Prompt Injection Defense

Requests are scanned for prompt injection attempts -- inputs designed to override system instructions or extract sensitive information.

When a prompt injection is detected:

  • The attempt is logged in the audit trail
  • The request may be blocked depending on severity
  • The receipt records the guardrail trigger

Content Safety

Content safety filters screen both inputs and outputs with configurable thresholds per category:

CategoryDescription
violenceGraphic violence or harm instructions
sexualExplicit sexual content
hateHate speech or discriminatory content
self_harmSelf-harm or suicide-related content
illegalInstructions for illegal activities

Configurable thresholds

Set per-category thresholds to control how the guardrails respond:

curl -X POST https://api.ryvion.ai/v1/chat/completions \
  -H "Authorization: Bearer YOUR_API_KEY" \
  -H "Content-Type: application/json" \
  -d '{
    "model": "phi-4",
    "messages": [{"role": "user", "content": "Hello"}],
    "guardrails": {
      "pii_redaction": true,
      "content_filter": {
        "violence": "block",
        "sexual": "block",
        "hate": "block",
        "self_harm": "block",
        "illegal": "flag"
      }
    }
  }'

Threshold values:

  • "block" -- reject the request and return a 400 error
  • "flag" -- allow the request but log a warning to the audit trail
  • "off" -- disable the filter for this category

Audit trail

Every guardrail activation is recorded in the audit trail with:

  • Timestamp -- when the check ran
  • Type -- which guardrail was triggered (PII, injection, safety)
  • Action -- what was done (flagged, redacted, blocked)
  • Details -- specifics of what was detected (without exposing the sensitive content)

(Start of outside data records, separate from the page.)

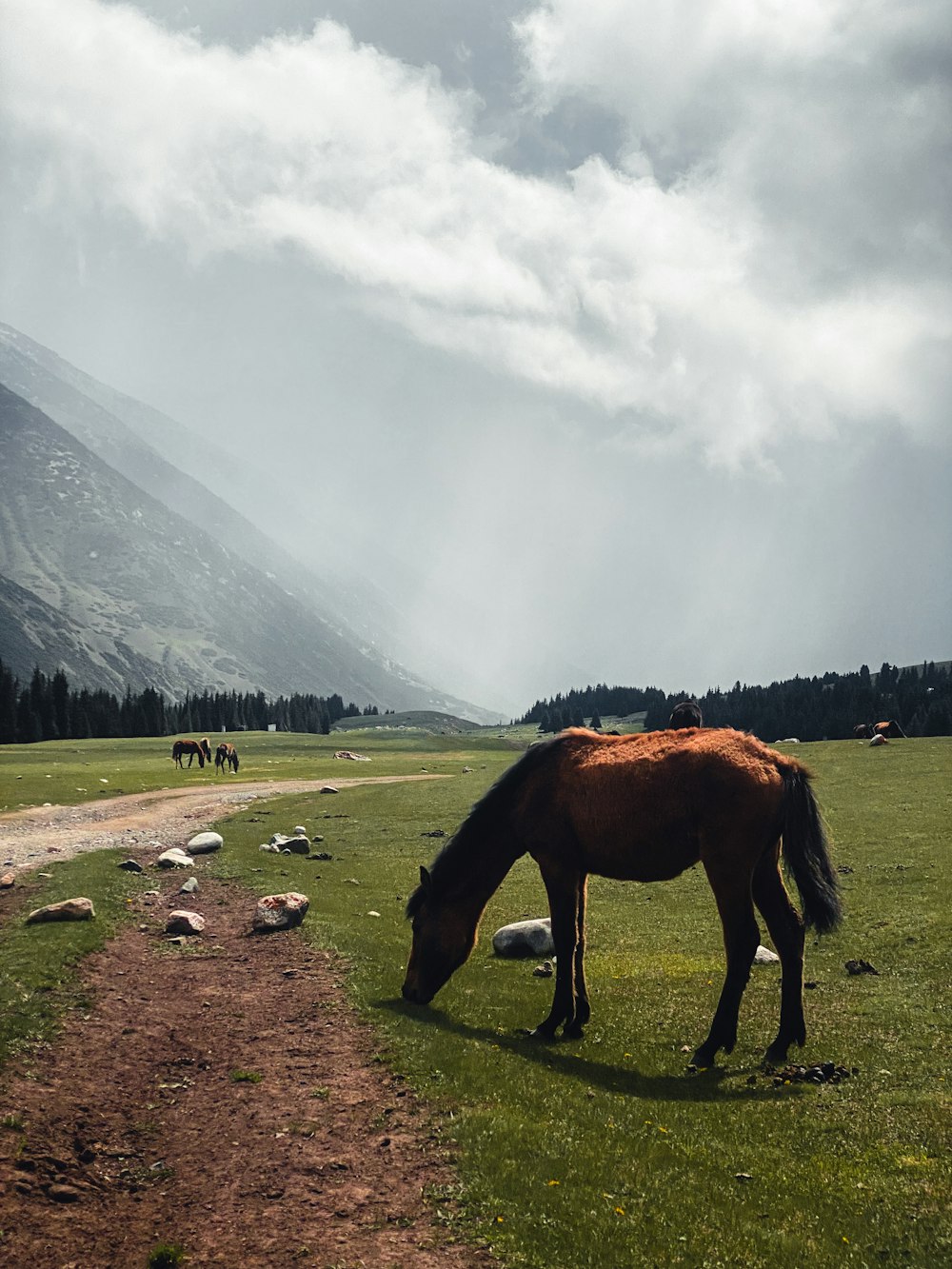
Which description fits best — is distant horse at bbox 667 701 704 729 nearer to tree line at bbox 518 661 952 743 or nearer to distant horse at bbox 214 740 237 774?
distant horse at bbox 214 740 237 774

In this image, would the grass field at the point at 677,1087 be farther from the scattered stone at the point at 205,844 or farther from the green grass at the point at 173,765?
the green grass at the point at 173,765

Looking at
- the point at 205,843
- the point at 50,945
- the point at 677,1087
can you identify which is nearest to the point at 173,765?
the point at 205,843

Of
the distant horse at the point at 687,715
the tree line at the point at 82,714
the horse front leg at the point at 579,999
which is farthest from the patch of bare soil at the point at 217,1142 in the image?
the tree line at the point at 82,714

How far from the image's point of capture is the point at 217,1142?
9.19 metres

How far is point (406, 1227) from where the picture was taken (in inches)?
291

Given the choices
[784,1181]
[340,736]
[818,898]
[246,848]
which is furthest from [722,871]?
[340,736]

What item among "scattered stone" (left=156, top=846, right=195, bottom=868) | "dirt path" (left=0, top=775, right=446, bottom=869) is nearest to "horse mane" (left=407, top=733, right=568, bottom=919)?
"scattered stone" (left=156, top=846, right=195, bottom=868)

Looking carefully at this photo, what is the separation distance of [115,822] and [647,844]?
114 ft

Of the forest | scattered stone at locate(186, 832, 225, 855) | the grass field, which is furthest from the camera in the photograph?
the forest

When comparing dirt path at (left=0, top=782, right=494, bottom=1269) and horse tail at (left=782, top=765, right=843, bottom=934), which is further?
horse tail at (left=782, top=765, right=843, bottom=934)

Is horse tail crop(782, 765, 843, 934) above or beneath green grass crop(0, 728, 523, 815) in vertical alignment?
above

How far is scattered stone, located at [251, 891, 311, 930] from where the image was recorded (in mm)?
19844

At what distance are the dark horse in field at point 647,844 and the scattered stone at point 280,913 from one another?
684 cm

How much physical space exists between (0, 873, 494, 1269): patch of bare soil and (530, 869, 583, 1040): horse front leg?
310 centimetres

View guardrail events in the Audit Trail dashboard or query via the API.

EU AI Act compliance

Guardrails are designed to support EU AI Act Article 14 requirements:

  • Transparency -- all guardrail actions are logged and auditable
  • Human oversight -- flagged events can be reviewed by humans
  • Risk management -- automated detection of high-risk content
  • Documentation -- full audit trail of all safety measures applied

Configuration

Guardrails are enabled by default on all inference requests. They run transparently without requiring changes to your API calls.

Relationship to receipts

Guardrail events are linked to cryptographic receipts. Each receipt records whether any guardrails were triggered during the job, creating an end-to-end audit trail from request to response.